Die den Qualifizierten Einrichtungen abverlangten Angaben dienen dazu, den Informationspflichten an die Kommission nachkommen zu können und rasch Probleme mit diesem neu geschaffenen Verfahren und weitere Potentiale erkennen zu können. Die Qualifizierten Einrichtungen sollen dadurch aber nicht über die Maßen belastet werden. Die Angaben der Qualifizierten Einrichtungen müssen daher nicht Detailberechnungen oder ähnliches enthalten, auch müssen aufgewendete Zeiten nicht minutiös statistisch ausgewertet werden, vielmehr können die Angaben auch schematisch und überblicksartig erfolgen.
Zu § 9
Gemäß § 9 Abs. 1 ist eine Qualifizierte Einrichtung, die als solche tätig ist, dazu verpflichtet, Informationen zu geplanten, laufenden und abgeschlossenen Verbandsklageverfahren auf ihrer Website bereitzustellen.

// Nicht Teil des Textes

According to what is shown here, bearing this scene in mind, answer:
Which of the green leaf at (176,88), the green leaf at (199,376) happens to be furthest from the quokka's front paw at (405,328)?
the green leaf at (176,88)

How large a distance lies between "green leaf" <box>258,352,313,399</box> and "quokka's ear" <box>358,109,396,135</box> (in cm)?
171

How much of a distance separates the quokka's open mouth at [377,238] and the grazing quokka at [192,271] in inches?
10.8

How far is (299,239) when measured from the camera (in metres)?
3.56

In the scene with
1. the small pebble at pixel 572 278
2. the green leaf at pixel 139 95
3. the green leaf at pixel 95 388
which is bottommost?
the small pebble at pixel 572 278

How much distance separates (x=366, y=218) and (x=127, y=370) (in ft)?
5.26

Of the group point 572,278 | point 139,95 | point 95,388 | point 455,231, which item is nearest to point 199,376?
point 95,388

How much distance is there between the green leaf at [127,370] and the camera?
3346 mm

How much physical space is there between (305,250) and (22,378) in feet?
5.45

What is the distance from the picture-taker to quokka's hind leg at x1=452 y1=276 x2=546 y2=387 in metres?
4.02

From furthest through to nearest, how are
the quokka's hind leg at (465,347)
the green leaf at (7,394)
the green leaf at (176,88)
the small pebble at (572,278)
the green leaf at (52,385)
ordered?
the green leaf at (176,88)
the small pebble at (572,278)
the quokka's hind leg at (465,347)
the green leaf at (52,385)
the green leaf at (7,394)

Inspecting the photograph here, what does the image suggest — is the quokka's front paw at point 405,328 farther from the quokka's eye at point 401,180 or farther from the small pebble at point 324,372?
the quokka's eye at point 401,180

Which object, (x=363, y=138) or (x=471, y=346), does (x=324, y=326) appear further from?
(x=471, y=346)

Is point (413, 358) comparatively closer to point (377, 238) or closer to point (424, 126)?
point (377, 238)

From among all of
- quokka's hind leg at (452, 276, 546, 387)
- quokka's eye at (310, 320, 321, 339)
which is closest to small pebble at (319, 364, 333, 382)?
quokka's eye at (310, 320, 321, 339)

Diese Informationen haben Angaben zu sämtlichen Verbandsklagen zu enthalten, die die Qualifizierte Einrichtung plant, bei Gericht einzubringen, wobei dabei auch anzugeben ist, gegen wen sich die Klage richten wird. Es geht hierbei also um Klagen, die sich in Vorbereitung befinden. Darunter sollen aber nur Klagen fallen, deren Einbringung in relativ naher Zukunft, also etwa im nächsten Vierteljahr geplant sind. Über erste Überlegungen eine Klage anzustrengen, muss die Öffentlichkeit hingegen keineswegs verpflichtend auf der Website der Qualifizierten Einrichtung informiert werden; dies könnte im Einzelfall vorprozessualen Verhandlungen über eine außergerichtliche Einigung mit dem Gegner äußerst abträglich sein.

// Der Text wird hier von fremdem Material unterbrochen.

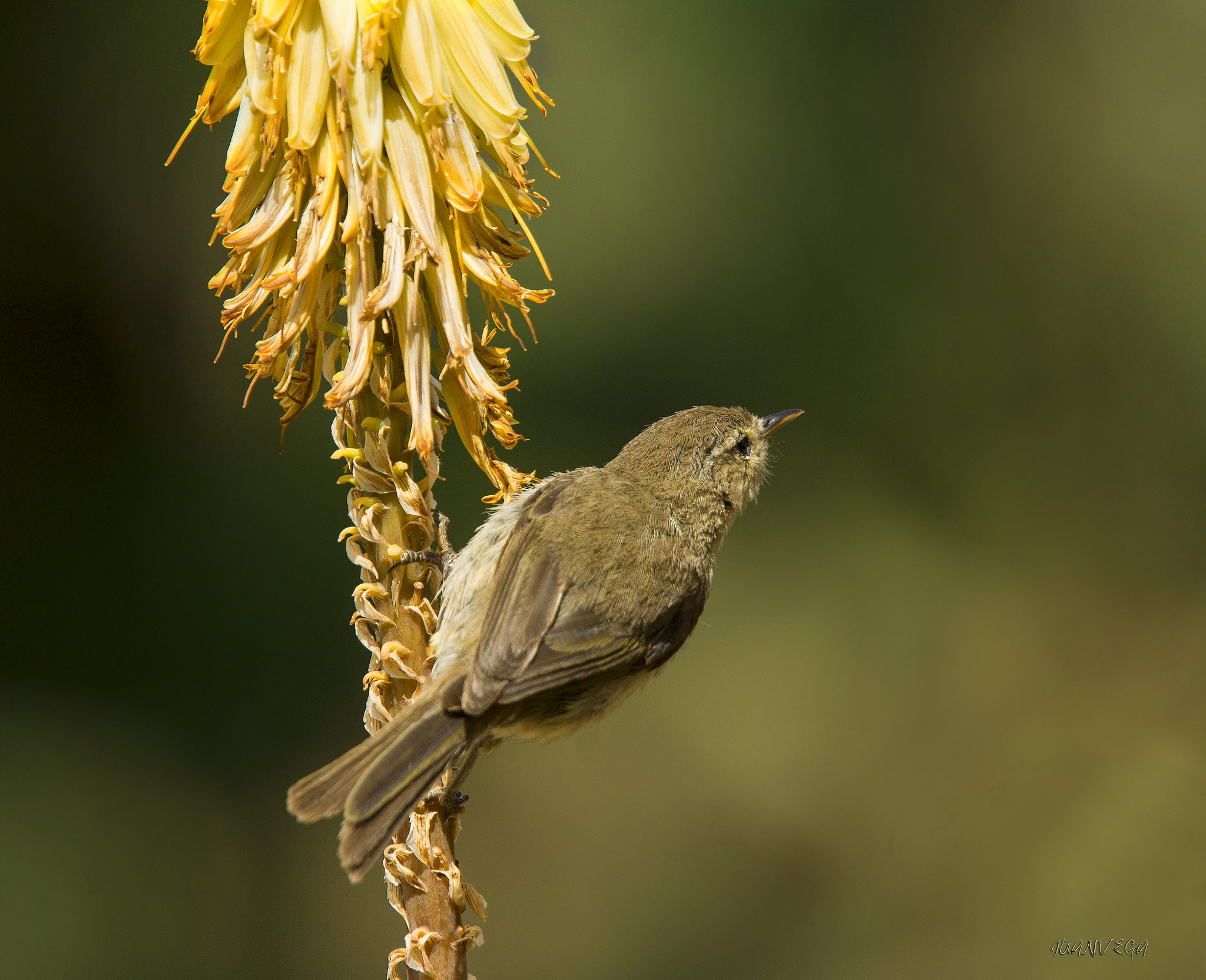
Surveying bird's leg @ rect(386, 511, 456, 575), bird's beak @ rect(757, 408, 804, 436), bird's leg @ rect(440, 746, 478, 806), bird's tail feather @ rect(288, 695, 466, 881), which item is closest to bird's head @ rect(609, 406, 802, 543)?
bird's beak @ rect(757, 408, 804, 436)

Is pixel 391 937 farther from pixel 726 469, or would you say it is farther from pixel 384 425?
pixel 384 425

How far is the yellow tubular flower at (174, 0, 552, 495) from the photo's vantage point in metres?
1.64

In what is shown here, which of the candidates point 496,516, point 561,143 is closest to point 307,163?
point 496,516

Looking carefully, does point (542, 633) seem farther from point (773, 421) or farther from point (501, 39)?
point (501, 39)

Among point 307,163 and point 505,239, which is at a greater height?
point 307,163

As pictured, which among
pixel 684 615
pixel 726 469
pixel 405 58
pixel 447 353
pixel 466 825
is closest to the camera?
pixel 405 58

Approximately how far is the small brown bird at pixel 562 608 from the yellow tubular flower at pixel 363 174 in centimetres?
53

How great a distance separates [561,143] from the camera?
418 cm

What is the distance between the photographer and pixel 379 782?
5.81 ft

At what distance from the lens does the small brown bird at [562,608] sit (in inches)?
73.4

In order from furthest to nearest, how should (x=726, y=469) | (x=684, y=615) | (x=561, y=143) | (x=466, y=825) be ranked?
(x=466, y=825), (x=561, y=143), (x=726, y=469), (x=684, y=615)

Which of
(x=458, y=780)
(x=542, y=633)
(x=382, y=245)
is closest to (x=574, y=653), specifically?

Auf der Website auch zu informieren ist über Verbandsklageverfahren, bei denen die Klage bereits bei Gericht erhoben wurde. Auch was diese Verfahren angeht ist anzugeben, gegen wen sich die Klage richtet. Außerdem müssen Angaben zum Stand des Verfahrens gemacht werden. Letzteres kann etwa im Falle von Abhilfeklagen für Betroffene hilfreich sein, wenn mehrere Qualifizierte Einrichtungen Klagen eingebracht haben und Betroffene entscheiden müssen, welchem Verfahren sie beitreten.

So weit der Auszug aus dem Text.